» **Given text**:
** BEGIN **

The Need for Roofs to Breathe

Richard Oxley

  Internal roof valley with access hatches
  Internal valley gutters are a perennial concern as their drainage is vulnerable to blockage by leaves in the autumn and snow in the winter in particular
  Dampness and mould growth on a tie beam caused by the use of impervious roofing felt

It is now commonly accepted, at least within conservation circles, that it is important not to restrict the ability of traditional building materials and structures to ‘breathe’. However, attention has tended to focus on the damage caused by the use of impervious modern paint systems and cement-rich mortars and renders, and the one part of an old building where the assessment of performance and attention to detail is often neglected is the roof. Yet this is one of the principal areas where ventilation could readily take place, particularly in traditionally detailed tiled or slated roofs.

Today, the performance of many historic roofs has been impaired by the introduction of roofing felts and insulation. Although many roofing felts are now marketed as being vapour permeable, until recently almost all felts were impervious. Roofing felt was introduced primarily to act as a secondary barrier against wind-driven snow and rain, but its use also causes a reduction in air movement within the roof space, particularly if the roofing felt is impervious, and this effect is often compounded by the introduction of insulation. Fibreglass quilt or resin fibre materials, for example, are often laid over eaves and applied to the underside of the roof, in contact with the roofing felt.

** END **

» **Problems and tasks**:
a) Which modern materials does the roof ventilation text name as having harmed old buildings or impaired historic roofs?
b) In the roof ventilation text, what was roofing felt primarily introduced to do?
c) Write out the passage of the roof ventilation text starting at "Internal roof valley" and ending at "or slated roofs.".
The items that follow come from a separate source.

» **Items**:

** BEGIN **

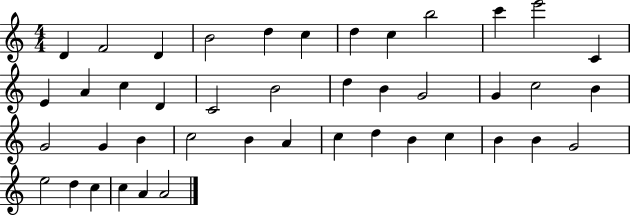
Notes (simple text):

** END **
** BEGIN **

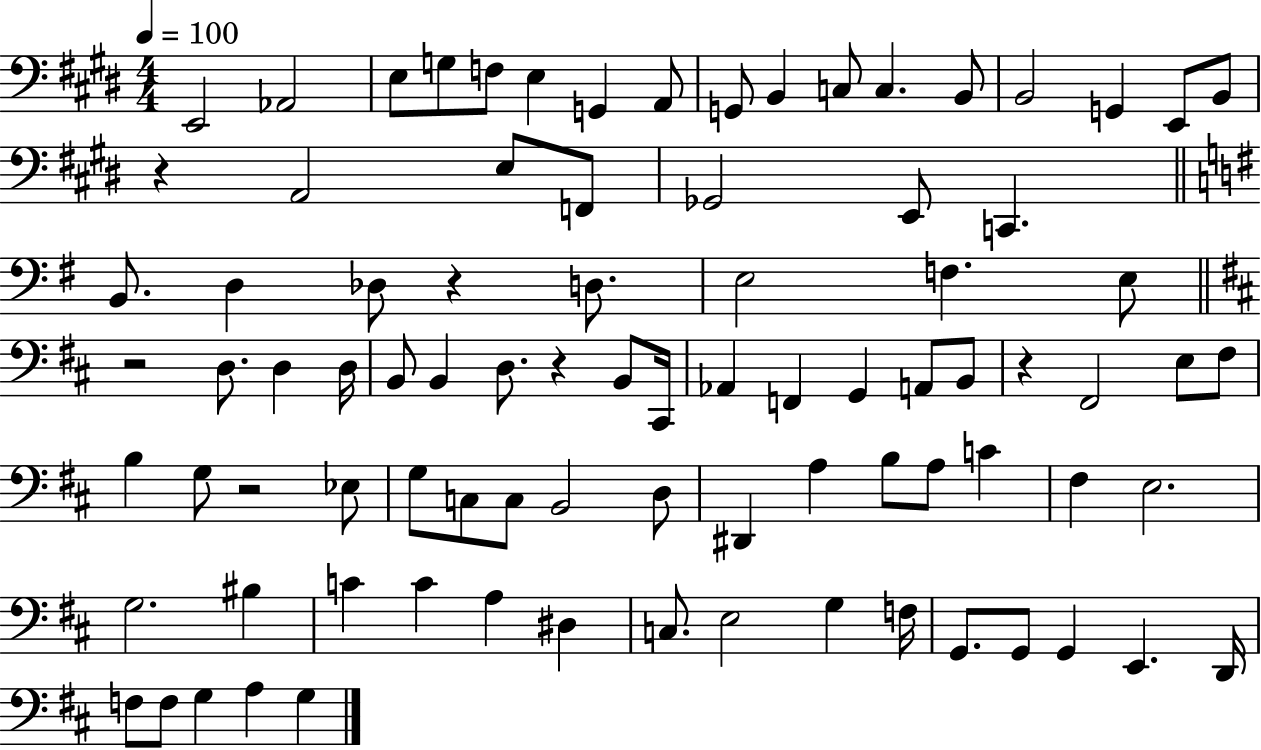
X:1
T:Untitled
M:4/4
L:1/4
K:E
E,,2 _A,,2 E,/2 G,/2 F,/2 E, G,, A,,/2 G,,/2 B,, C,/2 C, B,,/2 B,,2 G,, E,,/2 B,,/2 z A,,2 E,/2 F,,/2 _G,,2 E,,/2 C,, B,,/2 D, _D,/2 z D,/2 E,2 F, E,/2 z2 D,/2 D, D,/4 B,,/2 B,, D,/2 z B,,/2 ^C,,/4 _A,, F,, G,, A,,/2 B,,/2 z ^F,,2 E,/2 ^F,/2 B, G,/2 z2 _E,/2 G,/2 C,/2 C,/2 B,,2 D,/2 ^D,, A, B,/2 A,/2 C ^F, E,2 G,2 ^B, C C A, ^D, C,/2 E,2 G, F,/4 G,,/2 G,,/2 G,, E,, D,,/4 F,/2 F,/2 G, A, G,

** END **
** BEGIN **

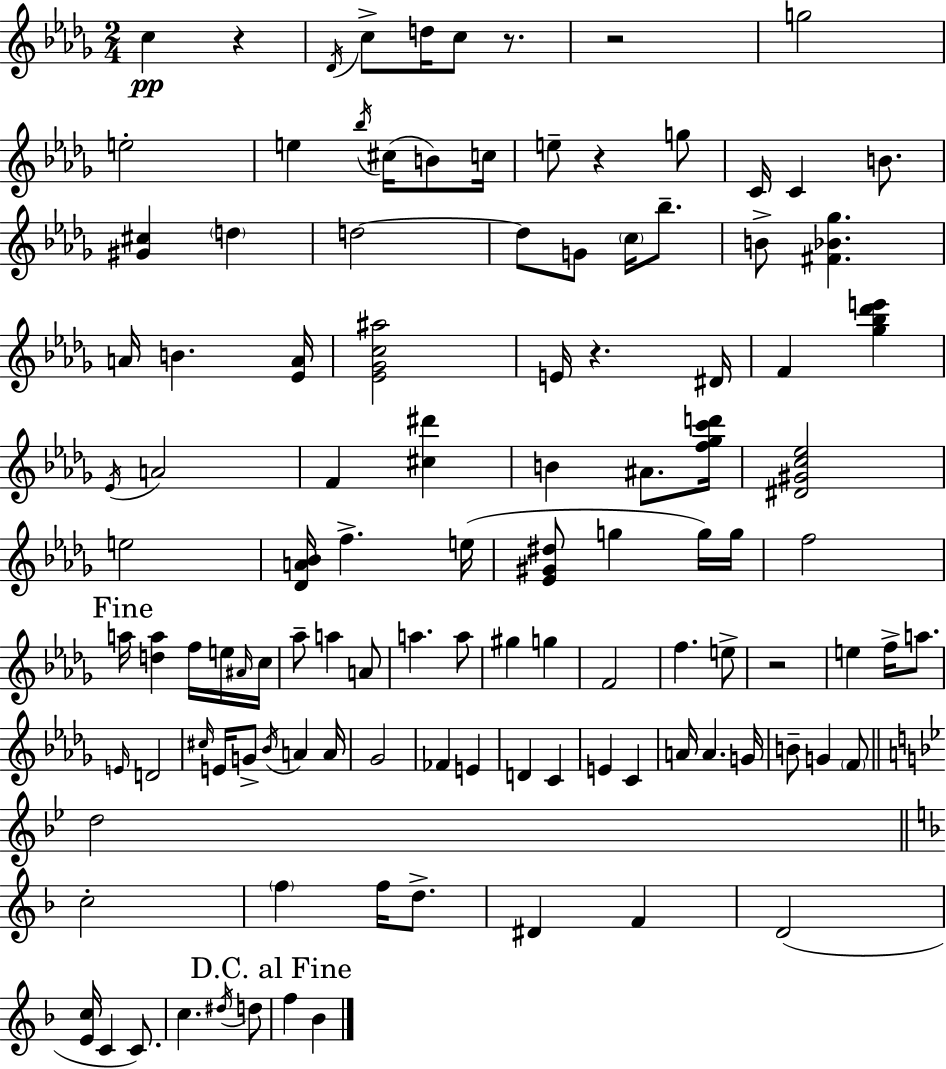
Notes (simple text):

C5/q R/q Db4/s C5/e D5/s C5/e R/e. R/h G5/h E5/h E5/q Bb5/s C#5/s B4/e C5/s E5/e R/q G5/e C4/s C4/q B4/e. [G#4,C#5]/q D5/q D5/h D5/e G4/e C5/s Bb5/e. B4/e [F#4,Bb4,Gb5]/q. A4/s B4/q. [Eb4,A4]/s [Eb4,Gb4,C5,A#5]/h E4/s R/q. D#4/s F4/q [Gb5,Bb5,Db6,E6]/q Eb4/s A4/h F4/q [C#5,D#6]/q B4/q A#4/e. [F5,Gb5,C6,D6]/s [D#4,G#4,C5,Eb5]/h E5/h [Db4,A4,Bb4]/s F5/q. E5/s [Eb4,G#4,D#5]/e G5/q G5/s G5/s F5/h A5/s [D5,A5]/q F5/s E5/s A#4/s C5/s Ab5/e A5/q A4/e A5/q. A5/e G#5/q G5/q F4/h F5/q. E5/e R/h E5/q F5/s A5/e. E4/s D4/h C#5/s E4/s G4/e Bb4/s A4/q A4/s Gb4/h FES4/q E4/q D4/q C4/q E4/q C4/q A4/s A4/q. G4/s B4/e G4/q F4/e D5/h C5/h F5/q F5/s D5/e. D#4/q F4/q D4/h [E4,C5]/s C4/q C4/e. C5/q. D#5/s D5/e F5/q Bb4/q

** END **

» **Task-by-task answers**:
a) Impervious modern paint systems, cement-rich mortars and renders, roofing felts, and insulation such as fibreglass quilt or resin fibre materials.

b) To act as a secondary barrier against wind-driven snow and rain.

c)
Internal roof valley with access hatches
  Internal valley gutters are a perennial concern as their drainage is vulnerable to blockage by leaves in the autumn and snow in the winter in particular
  Dampness and mould growth on a tie beam caused by the use of impervious roofing felt

It is now commonly accepted, at least within conservation circles, that it is important not to restrict the ability of traditional building materials and structures to ‘breathe’. However, attention has tended to focus on the damage caused by the use of impervious modern paint systems and cement-rich mortars and renders, and the one part of an old building where the assessment of performance and attention to detail is often neglected is the roof. Yet this is one of the principal areas where ventilation could readily take place, particularly in traditionally detailed tiled or slated roofs.